-- EXCERPTED PASSAGE --
· · · · ·

As we continue our weeklong celebration the modern hybrid of roots reggae and rock that periodically takes over Jannus Live -- such as during next week's two-night stand by Rebelution -- we asked a longtime fan of the genre to explain why, it is, she loves artists like Sublime (above), Slightly Stoopid and SOJA.

Tbt*'s Amber McDonald happily obliged, detailing her fandom from high school to today, and talking about the themes and musical hallmarks that made her fall in love with American progressive reggae (please, whatever you do, don't call it "reggae rock"):

Like so many fans, I tried to keep Sublime's sound alive after singer Bradley Nowell's death as I went through high school and college, then forayed into the real world. All along, I was going to obscure appearances by Sublime bassist Eric Wilson, getting the 40oz. to Freedom sun tattooed on my shoulder blade and visiting Nowell's grave in Long Beach, Calif., high-fiving fellow fans all along the way.

Apparently, while I was having these experiences, so were others on the east and west coasts, including many with actual musical talent. For more than a decade, bands were forming under the voodoo of Sublime — Pepper, Ballyhoo!, the Dirty Heads, the Expendables and Rebelution, to name a few. By late 2010, the swelling sea of American progressive reggae bands had revived what died with Nowell, creating a culture draped in green, yellow and red revelry.

· · · · ·

-- SUPPLIED DATA --
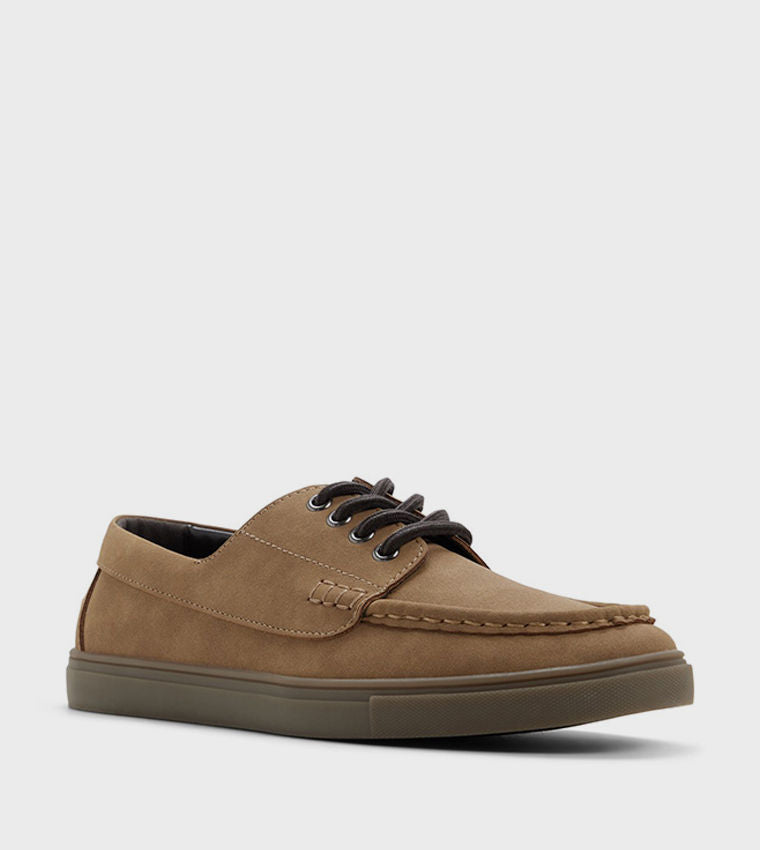 Call It Spring BALBOA Solid Lace-Up Shoes Taupe Low Top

· · · · ·

-- WHAT YOU SHOULD DO --
Copy the part of the reggae article above starting at "Tbt*'s Amber McDonald" and ending at "along the way.".

-- ANSWER AREA --
Tbt*'s Amber McDonald happily obliged, detailing her fandom from high school to today, and talking about the themes and musical hallmarks that made her fall in love with American progressive reggae (please, whatever you do, don't call it "reggae rock"):

Like so many fans, I tried to keep Sublime's sound alive after singer Bradley Nowell's death as I went through high school and college, then forayed into the real world. All along, I was going to obscure appearances by Sublime bassist Eric Wilson, getting the 40oz. to Freedom sun tattooed on my shoulder blade and visiting Nowell's grave in Long Beach, Calif., high-fiving fellow fans all along the way.